The International Organization for Migration and the United Nations refugee agency are starting a radio campaign Saturday to try to dissuade migrants in the Horn of Africa from making the perilous journey across the Gulf of Aden on smugglers boats. 

The radio campaign is being run in the Somali language. Spokeswoman for the International Organization for Migration, Jemini Pandya says the campaign will target both migrants as well as host communities in Djibouti, Ethiopia, Kenya, Somalia and Yemen.

"So, the information campaign is very much about targeting both the migrants and actually also the host communities in trying to encourage them to provide better protection and to be more understanding of what is actually driving these people to taking the risks and going through their territories and why they need the help. Often the smugglers are abandoning them in transit without food or water and often beating them up and abusing them physically," she said.

Every year, tens of thousands of migrants and asylum-seekers make the hazardous journey across the Gulf of Aden in search of a better life. They come mainly from the Ogaden region of Ethiopia and South Central Somalia.

They travel through the North East region of Somalia, Puntland, and onwards across the Gulf of Aden to Yemen in makeshift boats operated by unscrupulous smugglers.

IOM, UN and non-governmental organizations have been running campaigns for years to educate and inform migrants and asylum seekers from putting their lives in the hands of smugglers whose only interest is to make money.

These campaigns have not succeeded in discouraging people desperate to flee war and poverty from risking their lives. Despite this, Pandya says it is important to keep trying to dissuade them from their perilous course.

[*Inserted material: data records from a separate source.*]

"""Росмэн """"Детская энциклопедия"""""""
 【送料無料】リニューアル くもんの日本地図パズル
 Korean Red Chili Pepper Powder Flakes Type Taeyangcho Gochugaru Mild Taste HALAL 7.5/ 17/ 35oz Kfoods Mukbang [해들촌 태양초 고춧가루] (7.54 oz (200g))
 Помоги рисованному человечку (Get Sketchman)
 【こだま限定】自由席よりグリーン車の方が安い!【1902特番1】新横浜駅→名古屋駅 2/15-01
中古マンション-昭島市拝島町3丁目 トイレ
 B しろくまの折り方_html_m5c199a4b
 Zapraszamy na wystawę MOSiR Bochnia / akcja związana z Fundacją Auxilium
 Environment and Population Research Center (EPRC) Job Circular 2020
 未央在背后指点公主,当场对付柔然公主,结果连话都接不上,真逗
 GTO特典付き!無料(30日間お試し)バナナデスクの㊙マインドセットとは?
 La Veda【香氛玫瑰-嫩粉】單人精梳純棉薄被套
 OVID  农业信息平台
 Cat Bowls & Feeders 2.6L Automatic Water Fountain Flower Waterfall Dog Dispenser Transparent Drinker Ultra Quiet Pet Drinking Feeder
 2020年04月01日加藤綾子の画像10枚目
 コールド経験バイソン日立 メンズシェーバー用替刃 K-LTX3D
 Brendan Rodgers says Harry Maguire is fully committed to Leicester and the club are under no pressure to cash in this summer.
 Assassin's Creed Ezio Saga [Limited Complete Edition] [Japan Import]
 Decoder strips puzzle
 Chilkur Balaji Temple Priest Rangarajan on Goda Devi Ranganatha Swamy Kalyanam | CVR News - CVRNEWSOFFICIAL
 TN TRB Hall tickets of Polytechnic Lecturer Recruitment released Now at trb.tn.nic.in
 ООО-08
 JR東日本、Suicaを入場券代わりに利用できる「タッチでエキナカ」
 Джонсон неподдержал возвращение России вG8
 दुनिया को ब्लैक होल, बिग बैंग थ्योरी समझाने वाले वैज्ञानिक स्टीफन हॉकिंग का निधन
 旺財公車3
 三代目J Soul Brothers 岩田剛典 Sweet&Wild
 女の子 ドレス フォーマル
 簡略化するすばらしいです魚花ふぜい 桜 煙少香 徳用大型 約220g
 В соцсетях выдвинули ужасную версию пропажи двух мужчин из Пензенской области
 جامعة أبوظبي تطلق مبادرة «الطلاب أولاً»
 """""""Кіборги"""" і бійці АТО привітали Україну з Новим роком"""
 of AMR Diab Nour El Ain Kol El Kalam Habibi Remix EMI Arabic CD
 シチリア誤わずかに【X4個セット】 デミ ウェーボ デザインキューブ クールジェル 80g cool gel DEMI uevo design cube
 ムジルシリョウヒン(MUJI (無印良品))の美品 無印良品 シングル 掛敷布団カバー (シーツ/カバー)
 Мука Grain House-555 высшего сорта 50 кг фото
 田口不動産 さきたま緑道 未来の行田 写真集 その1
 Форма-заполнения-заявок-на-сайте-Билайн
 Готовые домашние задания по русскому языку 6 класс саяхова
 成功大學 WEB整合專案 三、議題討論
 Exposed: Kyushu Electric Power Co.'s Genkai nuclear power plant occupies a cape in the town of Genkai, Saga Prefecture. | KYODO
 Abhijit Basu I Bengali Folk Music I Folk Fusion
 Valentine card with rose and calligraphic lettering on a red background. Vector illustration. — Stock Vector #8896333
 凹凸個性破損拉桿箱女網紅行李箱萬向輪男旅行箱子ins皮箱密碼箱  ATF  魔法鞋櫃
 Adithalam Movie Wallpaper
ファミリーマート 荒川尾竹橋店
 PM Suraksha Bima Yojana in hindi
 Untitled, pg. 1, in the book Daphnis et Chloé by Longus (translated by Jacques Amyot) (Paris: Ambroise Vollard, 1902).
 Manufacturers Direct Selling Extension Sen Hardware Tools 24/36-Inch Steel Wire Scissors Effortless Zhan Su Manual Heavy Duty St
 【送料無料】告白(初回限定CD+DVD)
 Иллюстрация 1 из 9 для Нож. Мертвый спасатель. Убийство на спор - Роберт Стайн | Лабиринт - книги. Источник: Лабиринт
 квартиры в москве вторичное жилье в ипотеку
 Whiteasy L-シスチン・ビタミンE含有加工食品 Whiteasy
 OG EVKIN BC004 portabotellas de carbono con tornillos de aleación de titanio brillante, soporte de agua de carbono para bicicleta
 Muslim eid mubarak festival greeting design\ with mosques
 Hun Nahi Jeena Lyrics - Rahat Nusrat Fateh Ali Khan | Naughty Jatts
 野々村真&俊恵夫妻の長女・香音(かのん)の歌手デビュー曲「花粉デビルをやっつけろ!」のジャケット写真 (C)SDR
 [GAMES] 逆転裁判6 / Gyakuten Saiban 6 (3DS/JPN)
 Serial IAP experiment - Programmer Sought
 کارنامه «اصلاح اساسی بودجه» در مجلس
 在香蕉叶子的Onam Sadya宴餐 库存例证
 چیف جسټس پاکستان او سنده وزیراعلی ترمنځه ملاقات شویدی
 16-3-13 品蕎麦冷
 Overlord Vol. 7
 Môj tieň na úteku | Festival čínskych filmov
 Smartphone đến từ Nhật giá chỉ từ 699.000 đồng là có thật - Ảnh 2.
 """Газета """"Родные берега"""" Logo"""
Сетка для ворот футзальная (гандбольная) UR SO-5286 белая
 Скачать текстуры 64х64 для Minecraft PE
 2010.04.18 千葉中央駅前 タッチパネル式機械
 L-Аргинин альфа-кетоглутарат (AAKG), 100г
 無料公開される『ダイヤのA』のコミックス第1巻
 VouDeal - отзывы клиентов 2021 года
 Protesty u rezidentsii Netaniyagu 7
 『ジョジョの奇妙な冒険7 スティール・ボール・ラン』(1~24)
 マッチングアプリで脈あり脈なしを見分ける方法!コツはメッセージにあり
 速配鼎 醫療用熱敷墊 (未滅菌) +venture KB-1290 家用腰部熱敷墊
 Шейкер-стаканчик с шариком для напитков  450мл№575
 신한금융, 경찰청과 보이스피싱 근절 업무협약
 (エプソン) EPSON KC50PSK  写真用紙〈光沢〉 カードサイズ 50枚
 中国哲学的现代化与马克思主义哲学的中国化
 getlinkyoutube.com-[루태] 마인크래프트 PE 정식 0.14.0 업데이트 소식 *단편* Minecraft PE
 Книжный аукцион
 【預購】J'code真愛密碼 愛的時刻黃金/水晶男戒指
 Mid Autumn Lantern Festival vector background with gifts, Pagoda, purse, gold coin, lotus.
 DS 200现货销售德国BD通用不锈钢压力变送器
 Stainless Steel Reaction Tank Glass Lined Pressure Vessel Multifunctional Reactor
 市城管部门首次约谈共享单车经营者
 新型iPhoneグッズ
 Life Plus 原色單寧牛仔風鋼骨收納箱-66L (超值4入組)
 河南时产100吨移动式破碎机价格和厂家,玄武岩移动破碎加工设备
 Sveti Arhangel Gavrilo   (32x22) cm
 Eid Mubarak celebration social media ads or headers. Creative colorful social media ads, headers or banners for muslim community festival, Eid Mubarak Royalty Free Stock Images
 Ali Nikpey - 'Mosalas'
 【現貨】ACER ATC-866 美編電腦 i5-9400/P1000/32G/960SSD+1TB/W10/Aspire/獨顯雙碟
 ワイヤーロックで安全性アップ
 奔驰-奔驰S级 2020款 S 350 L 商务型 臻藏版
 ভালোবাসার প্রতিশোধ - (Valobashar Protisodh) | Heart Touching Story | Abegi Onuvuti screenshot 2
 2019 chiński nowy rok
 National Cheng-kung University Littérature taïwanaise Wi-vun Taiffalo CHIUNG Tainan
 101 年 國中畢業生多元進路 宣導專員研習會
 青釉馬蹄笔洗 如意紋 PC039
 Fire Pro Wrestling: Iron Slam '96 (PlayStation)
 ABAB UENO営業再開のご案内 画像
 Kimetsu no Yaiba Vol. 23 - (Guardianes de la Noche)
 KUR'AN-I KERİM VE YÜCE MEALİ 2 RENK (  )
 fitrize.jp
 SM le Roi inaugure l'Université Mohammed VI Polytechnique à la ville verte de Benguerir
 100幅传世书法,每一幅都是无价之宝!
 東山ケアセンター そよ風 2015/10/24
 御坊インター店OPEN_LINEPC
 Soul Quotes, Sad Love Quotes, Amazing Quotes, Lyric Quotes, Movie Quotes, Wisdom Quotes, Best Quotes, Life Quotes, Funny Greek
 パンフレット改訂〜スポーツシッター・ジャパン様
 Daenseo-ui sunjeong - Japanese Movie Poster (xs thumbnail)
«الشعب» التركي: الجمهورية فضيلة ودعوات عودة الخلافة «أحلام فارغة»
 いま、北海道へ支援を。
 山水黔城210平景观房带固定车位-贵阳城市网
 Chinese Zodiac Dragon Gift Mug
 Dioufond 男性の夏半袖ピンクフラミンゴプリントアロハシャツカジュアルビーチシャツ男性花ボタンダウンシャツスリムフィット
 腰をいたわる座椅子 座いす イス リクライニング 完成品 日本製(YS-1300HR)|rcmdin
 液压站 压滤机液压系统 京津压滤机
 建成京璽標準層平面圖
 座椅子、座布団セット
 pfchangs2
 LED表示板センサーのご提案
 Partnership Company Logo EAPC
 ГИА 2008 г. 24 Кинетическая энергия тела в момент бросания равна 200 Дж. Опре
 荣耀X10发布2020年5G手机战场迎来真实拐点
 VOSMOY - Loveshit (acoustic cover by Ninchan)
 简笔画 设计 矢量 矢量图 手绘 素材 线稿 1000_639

"You have to keep trying. You just cannot give up. You keep hearing every week people are dying or drowning or suffering great abuses even if they are not dying. So, we cannot just give up just say well okay these things, we do not know if they work. Maybe they do deter people. You just never know how many," she said.

IOM reports nearly 43,500 migrants and asylum seekers crossed the Gulf of Aden from Somalia this year. Of these, it says about 280 people have drowned or are missing at sea and presumed dead. In the latest incident earlier this week, 65 people were reported to be dead or missing in the Gulf of Aden.